### Aufgabe
Gib aus dem Text über Thierry Henriot den Abschnitt wörtlich aus, der mit den Worten beginnt, die „Die Geschichte des“ enthalten, und mit „Sozialprojekt großen Erfolg.“ schließt.

### Ausgewählter Text
■ ■ ■
Die französische Region Champagne-Ardenne im Nordosten des Landes lässt einen wohl eher an Wein, Sekt oder landwirtschaftliche Flächen denken. Doch dann liest man über Thierry Henriot aus Troyes im Departement Aube und dass man in den 1970er Jahren zahlreiche künstliche Seen in Frankreich und eben auch in der Gegend dort entlang der Seine, die durch Troyes fließt, als Wasserreservoire angelegt habe.
Die Geschichte des vierfachen Familienvaters und der Messer fängt genau hier an, denn er begann mit dem Segeln auf einem dieser Seen – und gründete kurz darauf innerhalb der französischen Jugendorganisation MJC (‚Maison de Jeunes et de la Culture‘) eine Segelabteilung – fernab von jeder Küste! Mit den Jugendlichen schuf er das Projekt ‚Yole de Bantry‘, ein Bootsbauprogramm, das die Kunst des Baus von kleinen und flachen Holzbooten pflegte. Erstmals gab es sie im 18. Jh. als Barkassen und Hilfsboote während der napoleonischen Kriege, und sie wurden gerudert oder gesegelt. Inzwischen hat sich mit diesen Nachbauten ein recht reges Regattaleben in Frankreich etabliert. Und Thierry Henriot hatte mit seinem Sozialprojekt großen Erfolg.
■ ■ ■
### Inhalt der Daten
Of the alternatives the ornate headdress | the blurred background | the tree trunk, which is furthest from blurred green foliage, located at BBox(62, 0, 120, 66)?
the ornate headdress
■ ■ ■
### Antwort
Die Geschichte des vierfachen Familienvaters und der Messer fängt genau hier an, denn er begann mit dem Segeln auf einem dieser Seen – und gründete kurz darauf innerhalb der französischen Jugendorganisation MJC (‚Maison de Jeunes et de la Culture‘) eine Segelabteilung – fernab von jeder Küste! Mit den Jugendlichen schuf er das Projekt ‚Yole de Bantry‘, ein Bootsbauprogramm, das die Kunst des Baus von kleinen und flachen Holzbooten pflegte. Erstmals gab es sie im 18. Jh. als Barkassen und Hilfsboote während der napoleonischen Kriege, und sie wurden gerudert oder gesegelt. Inzwischen hat sich mit diesen Nachbauten ein recht reges Regattaleben in Frankreich etabliert. Und Thierry Henriot hatte mit seinem Sozialprojekt großen Erfolg.